### TEXT BLOCK
****************

MXS-1712 Add reset replication to MariaDB Monitor
The 'reset_replication' module command deletes all slave connections and binlogs, sets gtid to sequence 0 and restarts replication from the given master. Should be only used if gtid:s are incompatible but the actual data is known to be in sync.
This commit is contained in:
@ -26,6 +26,7 @@ using maxscale::string_printf;
|
||||
|
||||
static const char RE_ENABLE_FMT[] = "To re-enable automatic %s, manually set '%s' to 'true' "
|
||||
"for monitor '%s' via MaxAdmin or the REST API, or restart MaxScale.";
|
||||
const char NO_SERVER[] = "Server '%s' is not monitored by '%s'.";
|
||||
|
||||
static void print_redirect_errors(MariaDBServer* first_server,
|
||||
const ServerArray& servers,
|
||||
@ -184,6 +185,150 @@ bool MariaDBMonitor::manual_rejoin(SERVER* rejoin_server, json_t** output)
|
||||
return rval;
|
||||
}
|
||||
|
||||
/**
|
||||
* Reset replication of the cluster. Removes all slave connections and deletes binlogs. Then resets the
|
||||
* gtid sequence of the cluster to 0 and directs all servers to replicate from the given master.
|
||||
*
|
||||
* @param master_server Server to use as master
|
||||
* @param error_out Error output
|
||||
* @return True if operation was successful
|
||||
*/
|
||||
bool MariaDBMonitor::manual_reset_replication(SERVER* master_server, json_t** error_out)

****************

### ENTRIES SUPPLIED
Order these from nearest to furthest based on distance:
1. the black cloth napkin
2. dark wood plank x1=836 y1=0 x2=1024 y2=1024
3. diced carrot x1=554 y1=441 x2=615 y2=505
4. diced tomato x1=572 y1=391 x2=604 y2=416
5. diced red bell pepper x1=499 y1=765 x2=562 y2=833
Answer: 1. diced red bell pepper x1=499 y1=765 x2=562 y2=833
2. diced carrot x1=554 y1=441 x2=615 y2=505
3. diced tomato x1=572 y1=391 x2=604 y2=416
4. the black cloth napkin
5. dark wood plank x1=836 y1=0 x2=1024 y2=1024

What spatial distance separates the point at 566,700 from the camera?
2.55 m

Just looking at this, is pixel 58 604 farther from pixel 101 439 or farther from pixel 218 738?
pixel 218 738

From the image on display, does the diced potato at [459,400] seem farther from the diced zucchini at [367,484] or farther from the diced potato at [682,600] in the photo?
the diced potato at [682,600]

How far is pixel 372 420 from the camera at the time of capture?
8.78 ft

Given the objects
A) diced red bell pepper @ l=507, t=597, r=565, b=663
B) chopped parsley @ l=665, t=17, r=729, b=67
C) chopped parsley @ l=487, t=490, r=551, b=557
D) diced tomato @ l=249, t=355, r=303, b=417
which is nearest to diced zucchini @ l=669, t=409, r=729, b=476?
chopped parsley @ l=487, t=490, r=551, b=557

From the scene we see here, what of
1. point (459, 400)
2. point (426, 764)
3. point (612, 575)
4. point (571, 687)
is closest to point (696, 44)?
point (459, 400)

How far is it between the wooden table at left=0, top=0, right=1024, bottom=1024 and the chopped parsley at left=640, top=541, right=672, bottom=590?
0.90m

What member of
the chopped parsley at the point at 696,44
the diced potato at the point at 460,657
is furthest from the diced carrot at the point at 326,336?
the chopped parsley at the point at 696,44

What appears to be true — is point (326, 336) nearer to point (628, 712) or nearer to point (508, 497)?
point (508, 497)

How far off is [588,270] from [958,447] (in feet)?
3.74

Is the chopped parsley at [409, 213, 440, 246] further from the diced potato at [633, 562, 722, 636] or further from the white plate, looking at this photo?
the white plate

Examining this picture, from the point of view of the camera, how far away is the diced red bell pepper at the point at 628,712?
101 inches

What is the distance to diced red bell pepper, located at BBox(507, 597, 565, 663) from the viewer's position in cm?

****************

### GIVEN REQUEST A
Answer these questions about the MariaDB Monitor commit:
(i) Which gtid sequence value does the 'reset_replication' command set?
(ii) According to the commit description, when should the command be used?
(iii) What is the parameter name for the server to use as master?
### GIVEN REQUEST B
Extend the MariaDB Monitor commit by writing what comes after its final line.

### TASK RESULT A
(i) Sequence 0.
(ii) Only if gtid:s are incompatible but the actual data is known to be in sync.
(iii) master_server

### TASK RESULT B
|
||||
{
|
||||
// This command is a hail-mary type, so no need to be that careful. Users are only supposed to run this
|
||||
// when replication is broken and they know the cluster is in sync.
|
||||
|
||||
// If a master has been given, use that as the master. Otherwise autoselect.
|
||||
MariaDBServer* new_master = NULL;
|
||||
if (master_server)
|
||||
{
|
||||
MariaDBServer* new_master_cand = get_server(master_server);
|
||||
if (new_master_cand == NULL)
|
||||
{
|
||||
PRINT_MXS_JSON_ERROR(error_out, NO_SERVER, master_server->name, m_monitor->name);
|
||||
return false;
|
||||
}
|
||||
else if (!new_master_cand->is_usable())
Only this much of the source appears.